1-Introduction and Study Area
Cladophora is a filamentous green alga native to the North American Great Lakes. Its excessive proliferation not only causes foul odors and impairs public beach recreation but also triggers severe ecological issues, including avian botulism outbreaks. Since the 1990s, the filtering effect of invasive species such as dreissenid mussels has significantly increased water clarity, allowing sunlight to penetrate to greater depths. This has led to massive Cladophora blooms even under relatively low nutrient concentrations. The study area of this research focuses on the nearshore waters along the southern shore of Lake Ontario (the United States side). To achieve precise calibration of remote sensing observations, the spatial scope of the study is strictly defined as two independent 6 km × 6 km square regions, centered respectively around two key hydrological and biological monitoring stations established by the United States Geological Survey (USGS): the OIR station (Irondequoit, near Rochester) and the OOL station (Olcott).
These two core USGS stations provide substantial, highly valuable ground-truth data for this study. These comprehensive datasets encompass multi-depth water flow velocities, water turbidity, and various critical chemical constituents in the water column (such as nutrient concentrations). More importantly, the stations provide net weight data of Cladophora samples collected in situ across different depth gradients. These multi-dimensional, high-precision ground truth indicators not only serve as an irreplaceable validation foundation for evaluating and calibrating various spectral remote sensing indices within our open-source computational architecture, but also enable us to deeply investigate the complex mechanisms underlying the relationships between micro-environmental physicochemical variables and nearshore benthic algal outbreaks.

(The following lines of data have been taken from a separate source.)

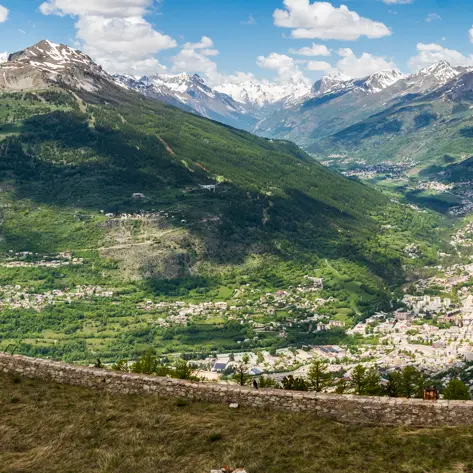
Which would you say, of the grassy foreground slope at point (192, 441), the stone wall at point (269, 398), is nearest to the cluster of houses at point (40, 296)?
the stone wall at point (269, 398)

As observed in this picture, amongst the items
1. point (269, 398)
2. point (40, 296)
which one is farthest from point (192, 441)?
point (40, 296)

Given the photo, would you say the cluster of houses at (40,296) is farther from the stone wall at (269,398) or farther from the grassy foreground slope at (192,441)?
the grassy foreground slope at (192,441)

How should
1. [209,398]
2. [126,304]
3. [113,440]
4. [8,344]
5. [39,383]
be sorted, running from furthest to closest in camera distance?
1. [126,304]
2. [8,344]
3. [39,383]
4. [209,398]
5. [113,440]

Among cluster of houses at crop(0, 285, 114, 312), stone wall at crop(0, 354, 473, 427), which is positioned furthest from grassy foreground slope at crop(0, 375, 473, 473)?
cluster of houses at crop(0, 285, 114, 312)

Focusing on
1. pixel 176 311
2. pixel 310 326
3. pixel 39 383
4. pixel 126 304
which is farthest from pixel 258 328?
pixel 39 383

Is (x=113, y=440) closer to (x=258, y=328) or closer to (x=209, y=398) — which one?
(x=209, y=398)

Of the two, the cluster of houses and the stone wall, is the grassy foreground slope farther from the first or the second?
the cluster of houses

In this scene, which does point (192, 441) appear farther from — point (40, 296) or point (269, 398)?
point (40, 296)
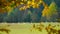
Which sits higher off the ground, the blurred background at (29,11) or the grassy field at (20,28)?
the blurred background at (29,11)

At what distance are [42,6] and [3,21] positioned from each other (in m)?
0.36

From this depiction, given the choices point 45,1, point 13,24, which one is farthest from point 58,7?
point 13,24

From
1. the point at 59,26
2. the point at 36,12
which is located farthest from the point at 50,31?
the point at 36,12

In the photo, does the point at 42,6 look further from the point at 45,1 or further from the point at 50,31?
the point at 50,31

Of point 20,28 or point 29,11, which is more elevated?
point 29,11

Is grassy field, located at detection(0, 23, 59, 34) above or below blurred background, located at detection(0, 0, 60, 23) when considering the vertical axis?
below

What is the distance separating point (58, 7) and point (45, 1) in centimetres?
12

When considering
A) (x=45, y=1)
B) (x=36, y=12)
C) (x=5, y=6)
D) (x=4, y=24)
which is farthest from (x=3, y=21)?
(x=45, y=1)

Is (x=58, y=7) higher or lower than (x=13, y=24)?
higher

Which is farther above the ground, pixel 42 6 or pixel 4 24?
pixel 42 6

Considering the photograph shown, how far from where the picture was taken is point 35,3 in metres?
1.29

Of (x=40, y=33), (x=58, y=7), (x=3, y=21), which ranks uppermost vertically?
(x=58, y=7)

2-Evaluation of Traditional Indices and Experimental Derivation of a Novel Index
In the preliminary remote sensing analysis phase, we developed a Python-based workflow to extract Sentinel-2 image bands and automatically calculated various traditional spectral indices, including NDVI, FAI, NDAVI, and SABI. Statistical analysis of multi-temporal imagery (from May to August 2023) revealed that the mean and median values of these indices were frequently negative or extremely low, accompanied by disproportionately large standard deviations. For instance, across multiple summer observation dates, the median values for NDVI and FAI consistently hovered near zero (ranging from -0.012 to 0.025). At the same time, NDAVI and SABI exhibited even deeper negative medians (often between -0.05 and -0.09). Furthermore, the high standard deviations—frequently exceeding 0.25 for NDVI and 0.50 for SABI—demonstrated massive signal noise. This statistical analysis demonstrates that vegetation indices based on the Near-Infrared (NIR) band exhibit severe absorption failures in aquatic environments, rendering them inadequate for precise mapping of submerged benthic Cladophora.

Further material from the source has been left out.